I start wishing there was another person I could meet with this thing called Asperger’s but instead I read every book I can get my hands on until finally I get a computer. I have never been so happy it was 1994 and I am on the internet, email and I can finally communicate what has been bottled inside for so long, little did I know these keys would open me up to a whole new world of being able to say what was in my head without having to think first. I wish I could explain it to everyone what happens when I sit at a computer. It is like water rushing into a dry desert. Apparently there are thoughts and words I never knew I had and when I type there they are in a way that never happens when I have to talk, as if another person is living inside me all this time. I will never be without a computer, smart phone or tablet again.
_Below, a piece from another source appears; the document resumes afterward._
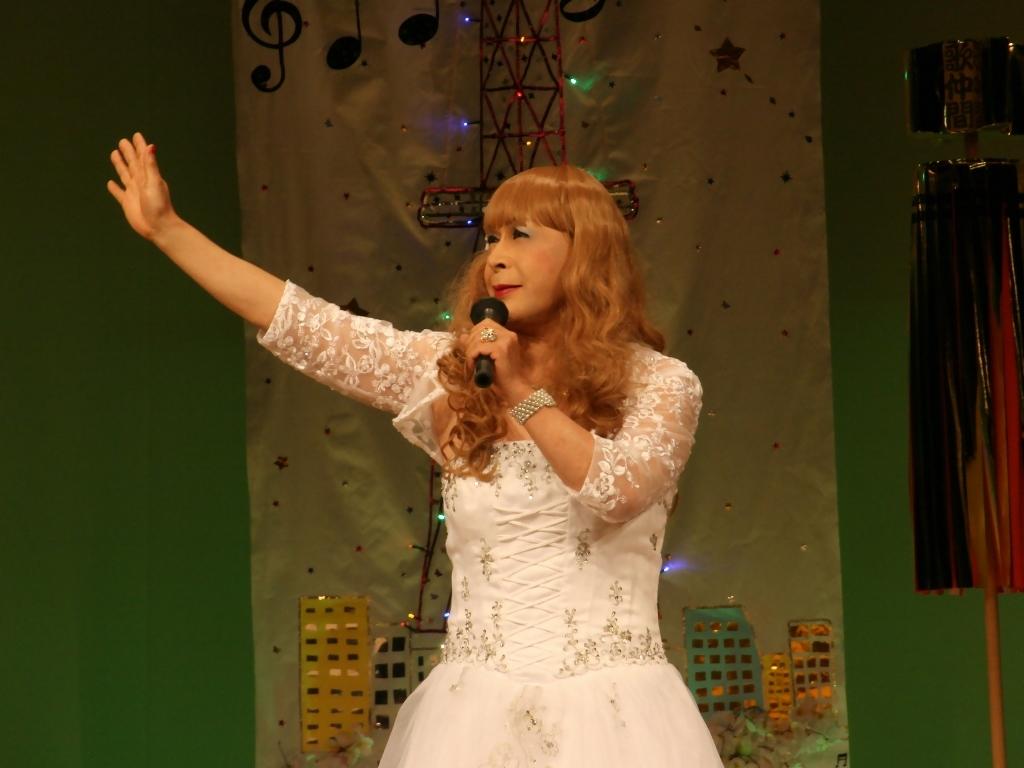 白ドレス舞台おんな炎B(6)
But as usual I am getting tangential here.
I want to say that since I discovered the internet I have found so many people that I can connect with, so many people that are like minded as if I really am an alien who has been searching for my home planet and my planet is WWW. something-somewhere-glad-Ifound-you.com it has been a freeing experience to know I am not alone in the journey with any of the labels society, doctors, teachers, shrinks or even myself have put on me. Bottom line I am me like it or not some do, some don’t, some will, some won’t but there is always someone somewhere in the world on this thing called the internet that I can find willing to communicate and sometimes even to be my friend and I take great pleasure in knowing that despite my social issues in real life when you strip away all the face to face stuff, the internet allows relationships to happen on a deeper level without worries about outward appearances. So if you are out there feeling alone you can look for a fellow alien on the web and certainly you too shall find a fellow traveler.